Restate all data exactly. No images.

>>

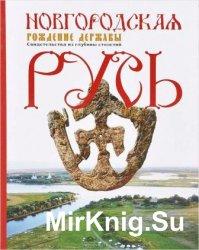 Новгородская Русь: Рождение державы. Свидетельства из глубины столетий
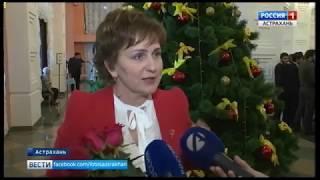 Старейшее медицинское учебное заведение Астрахани празднует свой юбилей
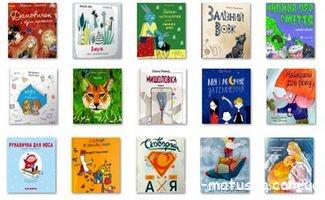 Діти і книги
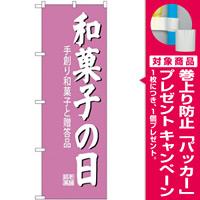 (新)のぼり旗 和菓子の日 (SNB-4190) [プレゼント付]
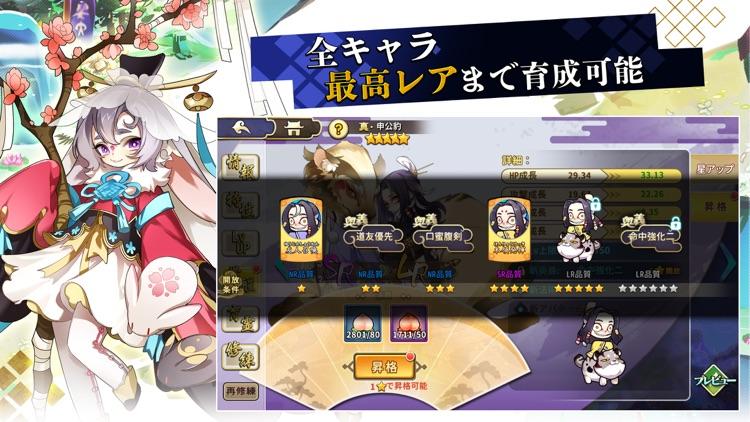 元気封神:Reverse~戦略カードバトルRPG~ screenshot-5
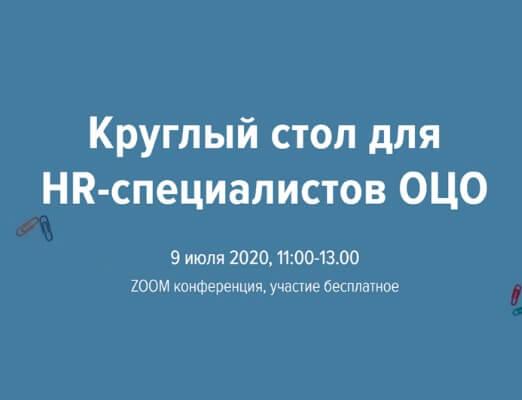 Онлайн-встреча HR-специалистов ОЦО Центрального и Приволжского федеральных округов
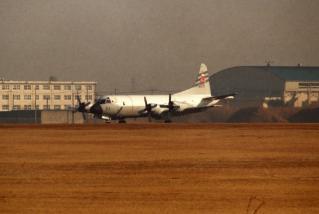 海自 第3航空隊(VP-3) P-3Cオライオン
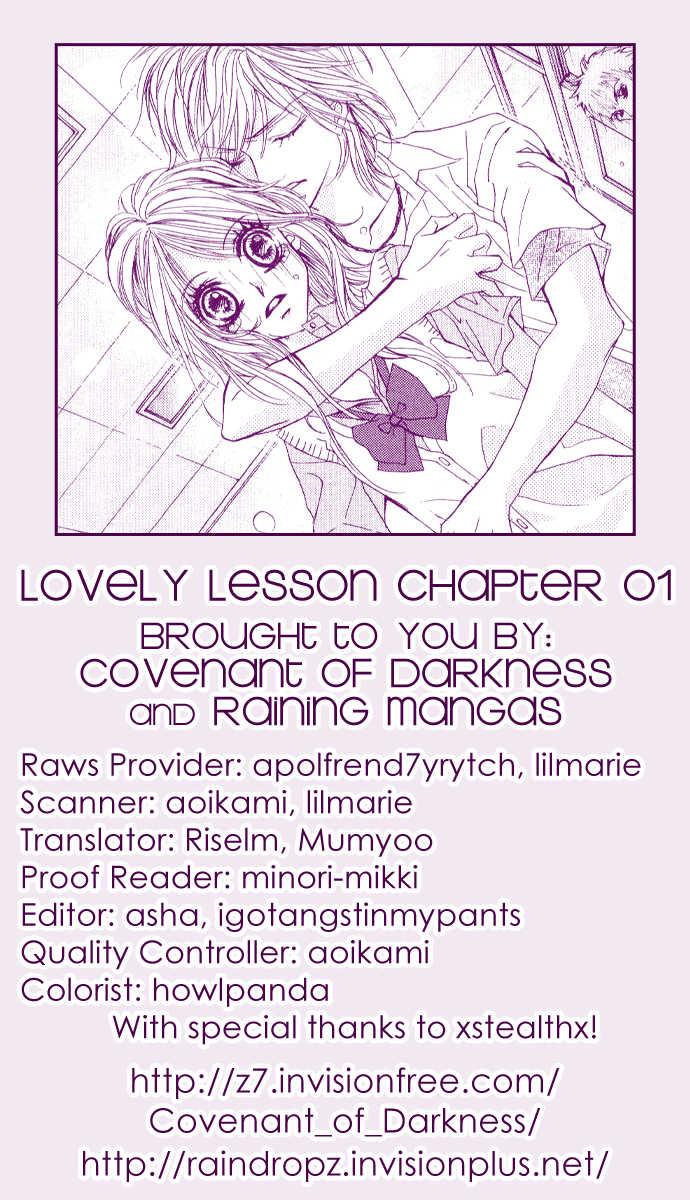 Lovely Lesson: Chuukyuuhen 1 Page 1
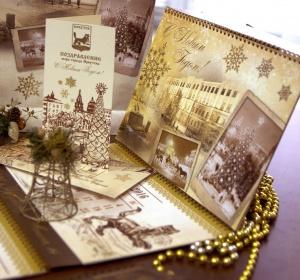 Новогодние открытки и календари на 2020 год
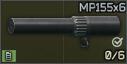 МP-155 6-round magazine extension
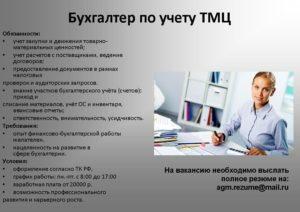 Обязанности и должностная инструкция бухгалтера материального стола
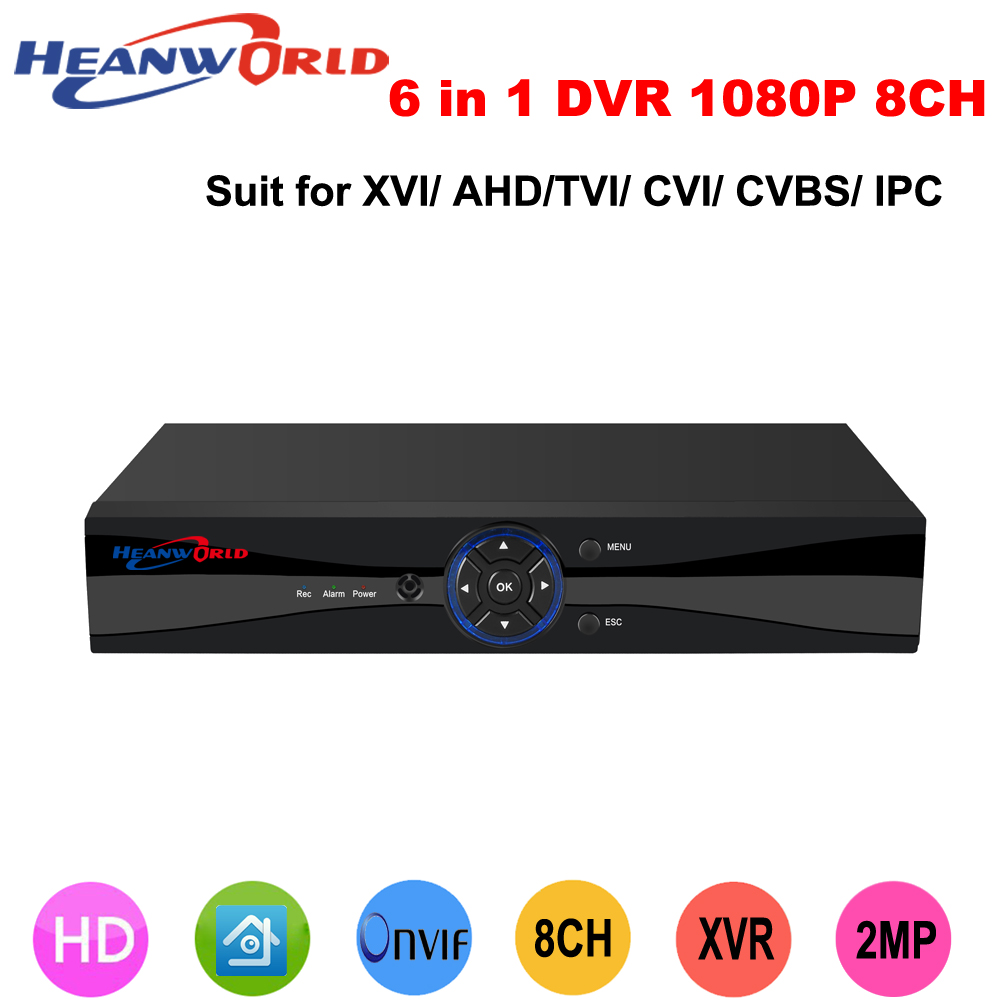 Heanworld AHD DVR 8CH 1080P Hybrid 8 Channel CCTV DVR 6 in 1 recorder 1080P NVR DVR TVI CVI HVR Support For 2.0MP AHD Camera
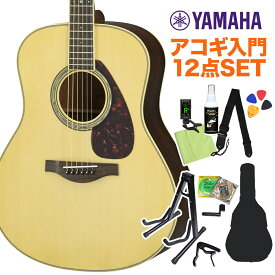 YAMAHA LL6 ARE アコースティックギター初心者12点セット アコースティックギター 【ヤマハ】【オンラインストア限定】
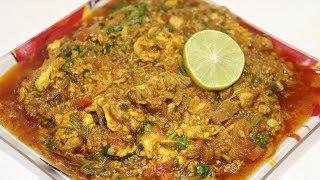 Bheja Fry   Tasty and Easy   By Yasmin Huma Khan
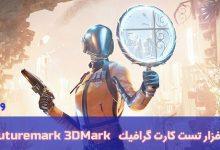 دانلود نرم افزار Futuremark 3DMark Professional تست کارت گرافیک GPU و CPU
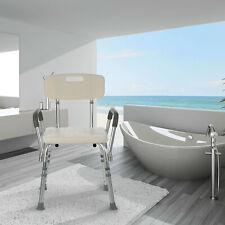 Aluminum Medical Bath Shower Chair Bench Stool Seat Safety Aid New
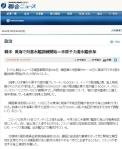 黄海で対潜水艦訓練開始(聯合ニュース2013-5-6)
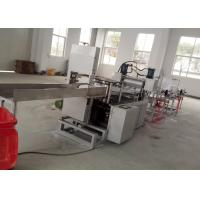 Buy cheap 220V Paper Plastic Machine ISO9001 Approved High Efficiency Easy Operation from wholesalers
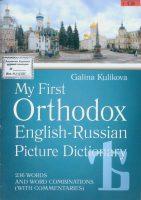 Мой первый православно-русский словарь в картинках. Г.Н. Куликова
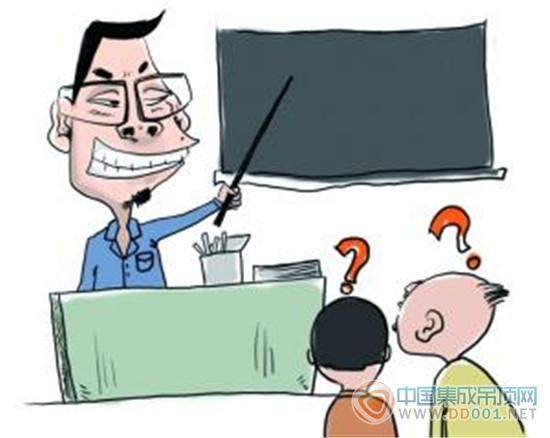 动漫 卡通 漫画 设计 矢量 矢量图 素材 头像 550_438
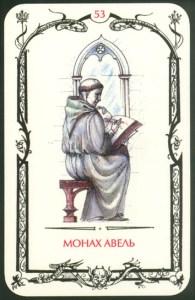 Таро теней карта Монах Авель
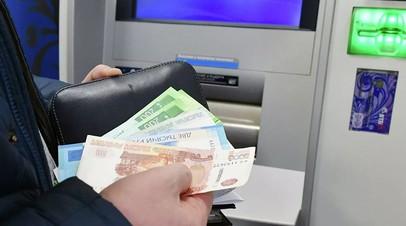 В Башкирии выросла средняя зарплата
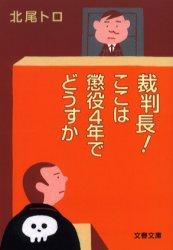 ON AIR#445 ~北尾トロ 「裁判長!ここは懲役4年でどうすか」~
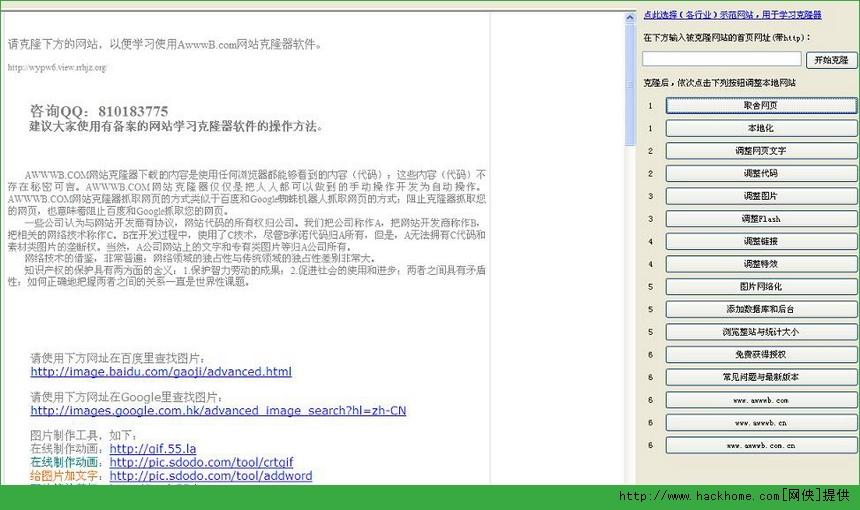 网站克隆器官方最新版图1:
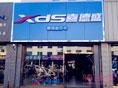 营口市站前区喜德盛自行车专卖店地址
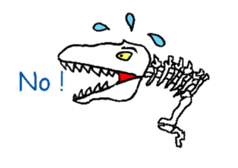 Dinosaur Heaven sticker #7606169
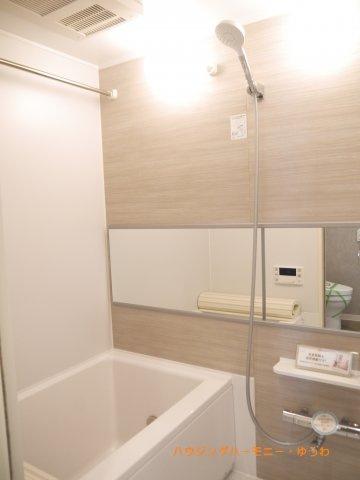 【浴室】中板橋オリンピックマンション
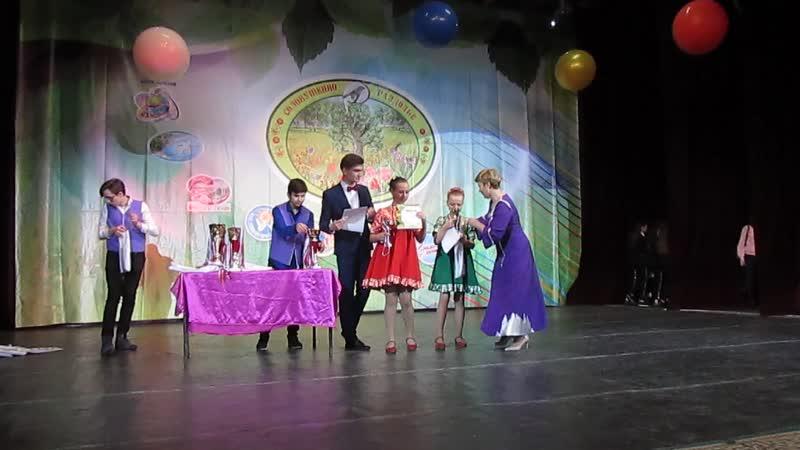 Награждение танца Девичий перепляс на Международеом конкурсе Соловушкино раздолье Курск 2019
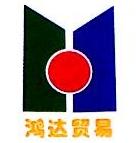 湛江市鸿达石化有限公司 最新采购和商业信息
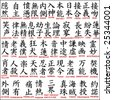 Japanese kanji - chinese symbols 8 - stock photo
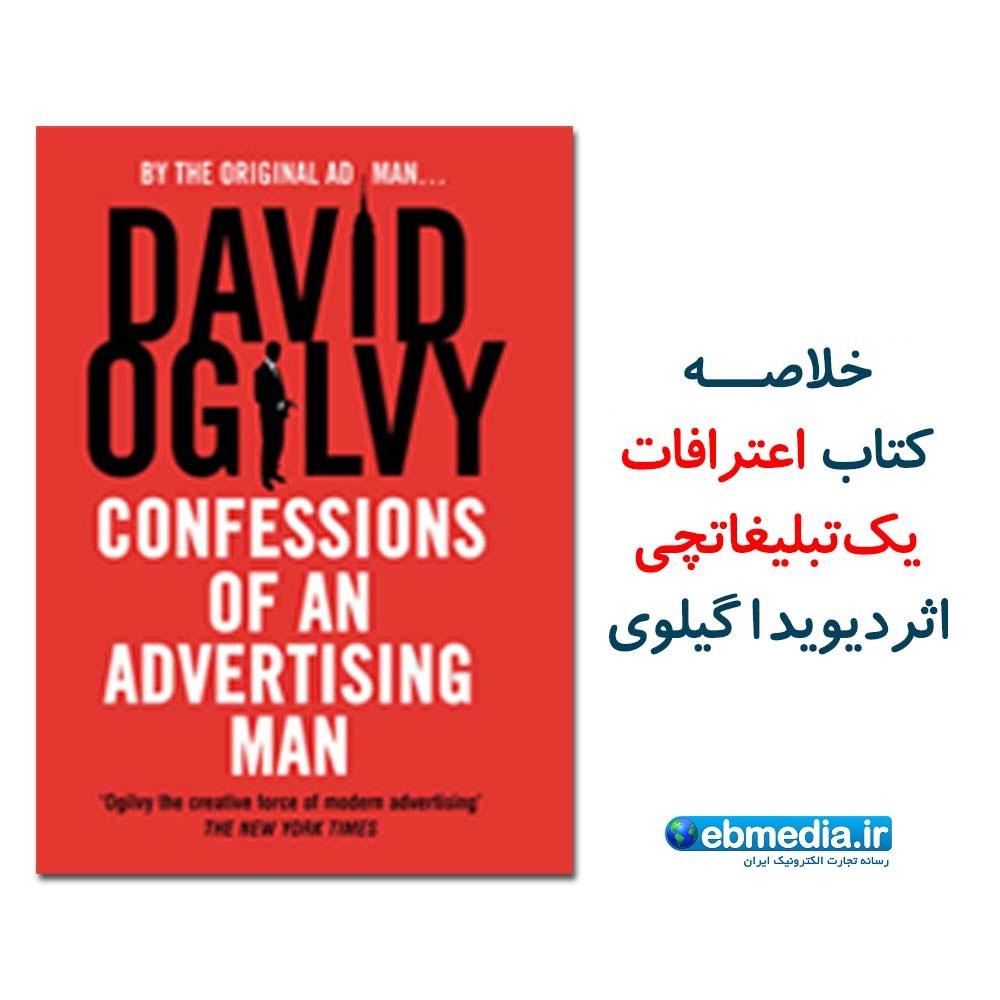 خلاصه کتاب اعترافات یک تبلیغاتچی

<<

» ANSWER SPACE
 Новгородская Русь: Рождение державы. Свидетельства из глубины столетий
 Старейшее медицинское учебное заведение Астрахани празднует свой юбилей
 Діти і книги
 (新)のぼり旗 和菓子の日 (SNB-4190) [プレゼント付]
 元気封神:Reverse~戦略カードバトルRPG~ screenshot-5
 Онлайн-встреча HR-специалистов ОЦО Центрального и Приволжского федеральных округов
 海自 第3航空隊(VP-3) P-3Cオライオン
 Lovely Lesson: Chuukyuuhen 1 Page 1
 Новогодние открытки и календари на 2020 год
 МP-155 6-round magazine extension
 Обязанности и должностная инструкция бухгалтера материального стола
 Heanworld AHD DVR 8CH 1080P Hybrid 8 Channel CCTV DVR 6 in 1 recorder 1080P NVR DVR TVI CVI HVR Support For 2.0MP AHD Camera
 YAMAHA LL6 ARE アコースティックギター初心者12点セット アコースティックギター 【ヤマハ】【オンラインストア限定】
 Bheja Fry   Tasty and Easy   By Yasmin Huma Khan
 دانلود نرم افزار Futuremark 3DMark Professional تست کارت گرافیک GPU و CPU
 Aluminum Medical Bath Shower Chair Bench Stool Seat Safety Aid New
 黄海で対潜水艦訓練開始(聯合ニュース2013-5-6)
 Buy cheap 220V Paper Plastic Machine ISO9001 Approved High Efficiency Easy Operation from wholesalers
 Мой первый православно-русский словарь в картинках. Г.Н. Куликова
 动漫 卡通 漫画 设计 矢量 矢量图 素材 头像 550_438
 Таро теней карта Монах Авель
 В Башкирии выросла средняя зарплата
 ON AIR#445 ~北尾トロ 「裁判長!ここは懲役4年でどうすか」~
 网站克隆器官方最新版图1:
 营口市站前区喜德盛自行车专卖店地址
 Dinosaur Heaven sticker #7606169
 【浴室】中板橋オリンピックマンション
 Награждение танца Девичий перепляс на Международеом конкурсе Соловушкино раздолье Курск 2019
 湛江市鸿达石化有限公司 最新采购和商业信息
 Japanese kanji - chinese symbols 8 - stock photo
 خلاصه کتاب اعترافات یک تبلیغاتچی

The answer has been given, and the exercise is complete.